Facile Microwave Synthesis of Kilogram‐Scale Electrocatalysts with Nanocarbons Bridged Cobalt Active Sites for Enhanced Oxygen Electrocatalysis

Abstract Oxygen reductions and evolution reactions (ORR/OER) are pivotal electrochemical processes in fuel cells and metal‐air batteries, yet the rapid, large‐scale production of efficient ORR/OER electrocatalysts remains challenging. Herein, a groundbreaking microwave‐synthesis strategy is presented that enables the rapid and facile preparation of kilogram‐scale ORR/OER electrocatalysts.

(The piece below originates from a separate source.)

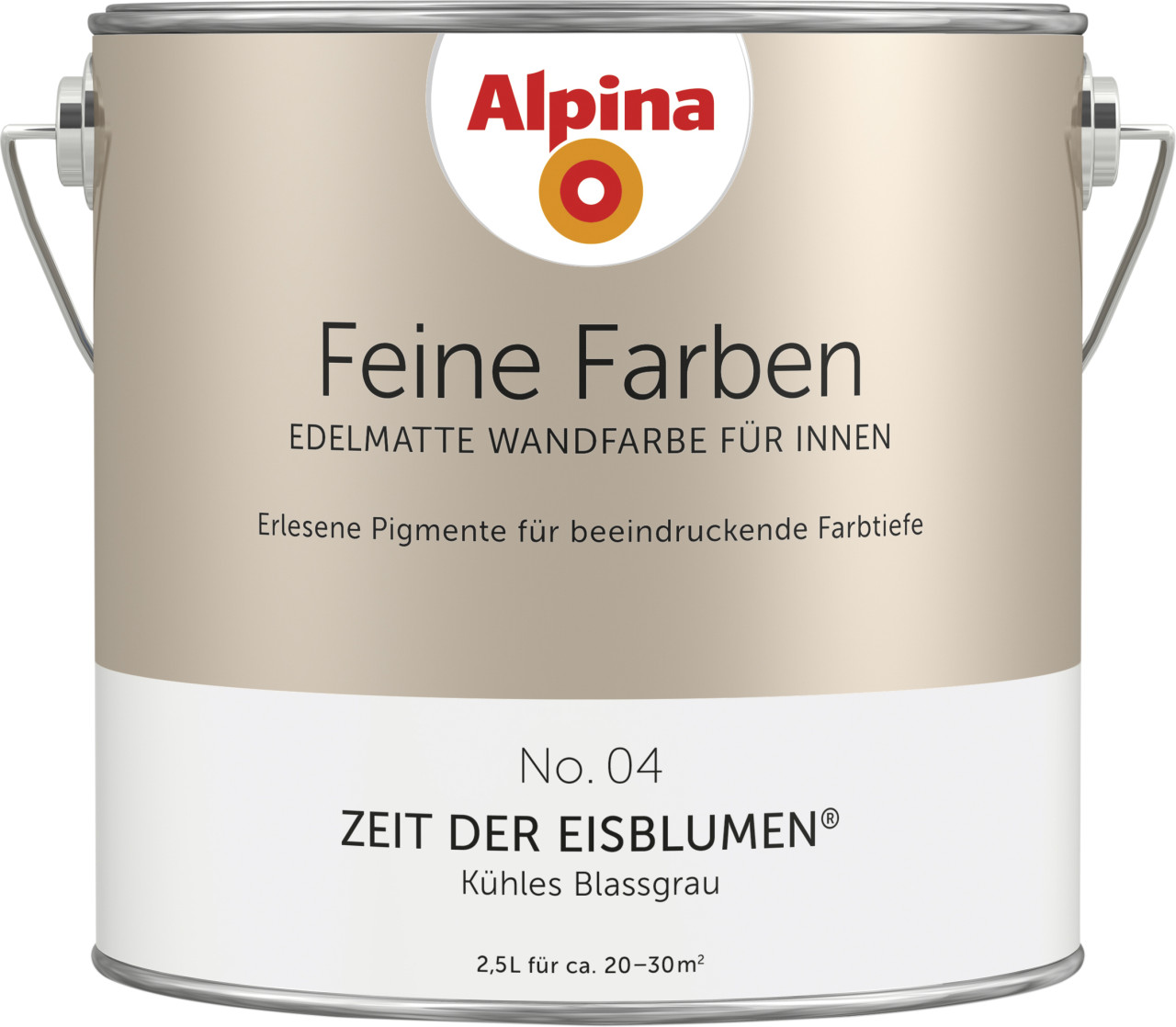Feine Farbe No 04 2,5 L Kühles Blassgrau Zeit Der Eisblumen Edelmatt - Alpina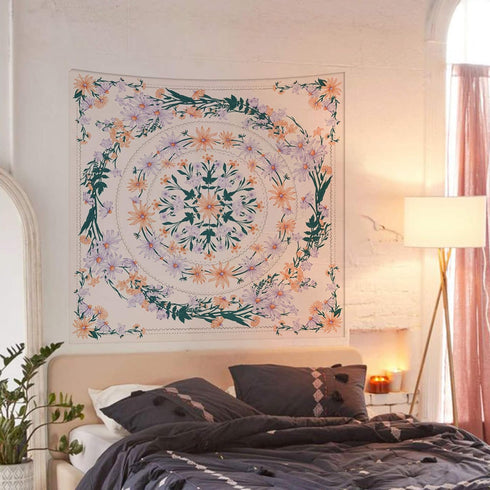 Simpkeely Mandala Floral Medallion Tapestry, Sketched Clara Flower Plant Boho Wall Hanging, Bohemian Hippie Tapestries for Bedroom Living Room Dor...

The unique microwave irradiation generates instantaneous thermal energy, facilitating the formation of nano‐carbon bridges that interconnect high‐density active sites comprising cobalt single atoms and nanoparticles. This innovative architectural configuration significantly enhances the kinetics of electron/mass transfer and maximizing the accessibility of active sites. The optimized carbon‐bridged cobalt catalyst (CBCo‐800) demonstrates a commendable half‐wave potential ( E 1/2 ) of 0.86 V versus RHE and a minimal overpotential difference (Δ E ) of 0.696 V. Furthermore, lab‐assembled zinc‐air battery utilizing CBCo‐800 achieved a great specific capacity of 794 mAh g −1 and sustained over 650 h, outperforming commercial Pt/C and RuO 2 catalysts. Density functional theory (DFT) calculations elucidate that the nanocarbon bridge between the dual‐active sites boosts oxygen activation and optimizes the adsorption/desorption dynamics of *OH/*OOH intermediates, thereby lowering the energy barriers for ORR/OER. This study offers a facile solution for producing dual‐active site materials, and also establishes a robust platform for the mass production of high‐performance electrocatalysts.